Information shown:
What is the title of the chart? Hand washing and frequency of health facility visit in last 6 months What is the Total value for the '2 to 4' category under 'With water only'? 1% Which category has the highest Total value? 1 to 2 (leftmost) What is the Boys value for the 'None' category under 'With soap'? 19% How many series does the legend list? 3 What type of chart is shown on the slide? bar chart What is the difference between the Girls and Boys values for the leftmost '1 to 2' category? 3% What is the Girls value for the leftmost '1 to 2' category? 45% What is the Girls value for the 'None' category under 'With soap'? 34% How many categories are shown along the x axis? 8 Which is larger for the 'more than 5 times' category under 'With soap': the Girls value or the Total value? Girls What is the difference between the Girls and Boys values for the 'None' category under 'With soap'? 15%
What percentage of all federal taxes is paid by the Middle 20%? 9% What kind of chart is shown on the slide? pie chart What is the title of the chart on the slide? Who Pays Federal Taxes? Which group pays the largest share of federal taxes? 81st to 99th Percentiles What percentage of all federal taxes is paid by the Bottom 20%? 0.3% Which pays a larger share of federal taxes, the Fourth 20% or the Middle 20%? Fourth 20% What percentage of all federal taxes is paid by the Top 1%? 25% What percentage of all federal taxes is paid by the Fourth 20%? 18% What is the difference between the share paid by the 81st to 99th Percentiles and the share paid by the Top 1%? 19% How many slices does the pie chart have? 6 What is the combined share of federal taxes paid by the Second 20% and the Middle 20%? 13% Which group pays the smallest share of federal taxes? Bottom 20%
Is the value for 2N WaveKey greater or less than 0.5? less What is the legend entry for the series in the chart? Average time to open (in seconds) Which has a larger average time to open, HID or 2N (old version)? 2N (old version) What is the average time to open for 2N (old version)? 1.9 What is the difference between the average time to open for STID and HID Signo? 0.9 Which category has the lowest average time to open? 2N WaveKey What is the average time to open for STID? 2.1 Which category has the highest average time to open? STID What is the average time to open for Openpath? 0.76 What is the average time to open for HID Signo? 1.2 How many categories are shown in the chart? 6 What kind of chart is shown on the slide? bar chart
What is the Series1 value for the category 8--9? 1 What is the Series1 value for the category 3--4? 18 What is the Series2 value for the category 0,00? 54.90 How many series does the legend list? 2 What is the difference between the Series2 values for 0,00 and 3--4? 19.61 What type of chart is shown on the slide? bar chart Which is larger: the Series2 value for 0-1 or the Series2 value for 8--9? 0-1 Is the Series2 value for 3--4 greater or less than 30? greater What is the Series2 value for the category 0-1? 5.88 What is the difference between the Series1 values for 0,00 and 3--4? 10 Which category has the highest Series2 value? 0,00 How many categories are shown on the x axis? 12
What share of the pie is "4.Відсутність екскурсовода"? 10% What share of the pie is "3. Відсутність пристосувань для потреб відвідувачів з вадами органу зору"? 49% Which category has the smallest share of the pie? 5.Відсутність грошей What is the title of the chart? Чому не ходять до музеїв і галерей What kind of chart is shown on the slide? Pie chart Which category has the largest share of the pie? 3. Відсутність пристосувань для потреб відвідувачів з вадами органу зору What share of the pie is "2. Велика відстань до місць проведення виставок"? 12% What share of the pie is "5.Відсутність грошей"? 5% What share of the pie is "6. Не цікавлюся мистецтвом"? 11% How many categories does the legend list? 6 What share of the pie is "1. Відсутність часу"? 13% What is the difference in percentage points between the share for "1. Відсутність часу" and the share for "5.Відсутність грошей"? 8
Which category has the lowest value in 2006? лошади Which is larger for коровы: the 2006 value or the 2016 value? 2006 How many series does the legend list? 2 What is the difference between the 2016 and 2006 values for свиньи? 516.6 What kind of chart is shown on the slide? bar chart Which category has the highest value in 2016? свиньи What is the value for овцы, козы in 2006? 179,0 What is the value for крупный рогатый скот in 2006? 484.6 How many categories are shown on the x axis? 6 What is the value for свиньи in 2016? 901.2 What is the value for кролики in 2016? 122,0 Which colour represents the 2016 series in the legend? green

Work to complete:
Present the six lines above as a numbered list, leaving out any blank lines.

Output:
1. What is the title of the chart? Hand washing and frequency of health facility visit in last 6 months What is the Total value for the '2 to 4' category under 'With water only'? 1% Which category has the highest Total value? 1 to 2 (leftmost) What is the Boys value for the 'None' category under 'With soap'? 19% How many series does the legend list? 3 What type of chart is shown on the slide? bar chart What is the difference between the Girls and Boys values for the leftmost '1 to 2' category? 3% What is the Girls value for the leftmost '1 to 2' category? 45% What is the Girls value for the 'None' category under 'With soap'? 34% How many categories are shown along the x axis? 8 Which is larger for the 'more than 5 times' category under 'With soap': the Girls value or the Total value? Girls What is the difference between the Girls and Boys values for the 'None' category under 'With soap'? 15%
2. What percentage of all federal taxes is paid by the Middle 20%? 9% What kind of chart is shown on the slide? pie chart What is the title of the chart on the slide? Who Pays Federal Taxes? Which group pays the largest share of federal taxes? 81st to 99th Percentiles What percentage of all federal taxes is paid by the Bottom 20%? 0.3% Which pays a larger share of federal taxes, the Fourth 20% or the Middle 20%? Fourth 20% What percentage of all federal taxes is paid by the Top 1%? 25% What percentage of all federal taxes is paid by the Fourth 20%? 18% What is the difference between the share paid by the 81st to 99th Percentiles and the share paid by the Top 1%? 19% How many slices does the pie chart have? 6 What is the combined share of federal taxes paid by the Second 20% and the Middle 20%? 13% Which group pays the smallest share of federal taxes? Bottom 20%
3. Is the value for 2N WaveKey greater or less than 0.5? less What is the legend entry for the series in the chart? Average time to open (in seconds) Which has a larger average time to open, HID or 2N (old version)? 2N (old version) What is the average time to open for 2N (old version)? 1.9 What is the difference between the average time to open for STID and HID Signo? 0.9 Which category has the lowest average time to open? 2N WaveKey What is the average time to open for STID? 2.1 Which category has the highest average time to open? STID What is the average time to open for Openpath? 0.76 What is the average time to open for HID Signo? 1.2 How many categories are shown in the chart? 6 What kind of chart is shown on the slide? bar chart
4. What is the Series1 value for the category 8--9? 1 What is the Series1 value for the category 3--4? 18 What is the Series2 value for the category 0,00? 54.90 How many series does the legend list? 2 What is the difference between the Series2 values for 0,00 and 3--4? 19.61 What type of chart is shown on the slide? bar chart Which is larger: the Series2 value for 0-1 or the Series2 value for 8--9? 0-1 Is the Series2 value for 3--4 greater or less than 30? greater What is the Series2 value for the category 0-1? 5.88 What is the difference between the Series1 values for 0,00 and 3--4? 10 Which category has the highest Series2 value? 0,00 How many categories are shown on the x axis? 12
5. What share of the pie is "4.Відсутність екскурсовода"? 10% What share of the pie is "3. Відсутність пристосувань для потреб відвідувачів з вадами органу зору"? 49% Which category has the smallest share of the pie? 5.Відсутність грошей What is the title of the chart? Чому не ходять до музеїв і галерей What kind of chart is shown on the slide? Pie chart Which category has the largest share of the pie? 3. Відсутність пристосувань для потреб відвідувачів з вадами органу зору What share of the pie is "2. Велика відстань до місць проведення виставок"? 12% What share of the pie is "5.Відсутність грошей"? 5% What share of the pie is "6. Не цікавлюся мистецтвом"? 11% How many categories does the legend list? 6 What share of the pie is "1. Відсутність часу"? 13% What is the difference in percentage points between the share for "1. Відсутність часу" and the share for "5.Відсутність грошей"? 8
6. Which category has the lowest value in 2006? лошади Which is larger for коровы: the 2006 value or the 2016 value? 2006 How many series does the legend list? 2 What is the difference between the 2016 and 2006 values for свиньи? 516.6 What kind of chart is shown on the slide? bar chart Which category has the highest value in 2016? свиньи What is the value for овцы, козы in 2006? 179,0 What is the value for крупный рогатый скот in 2006? 484.6 How many categories are shown on the x axis? 6 What is the value for свиньи in 2016? 901.2 What is the value for кролики in 2016? 122,0 Which colour represents the 2016 series in the legend? green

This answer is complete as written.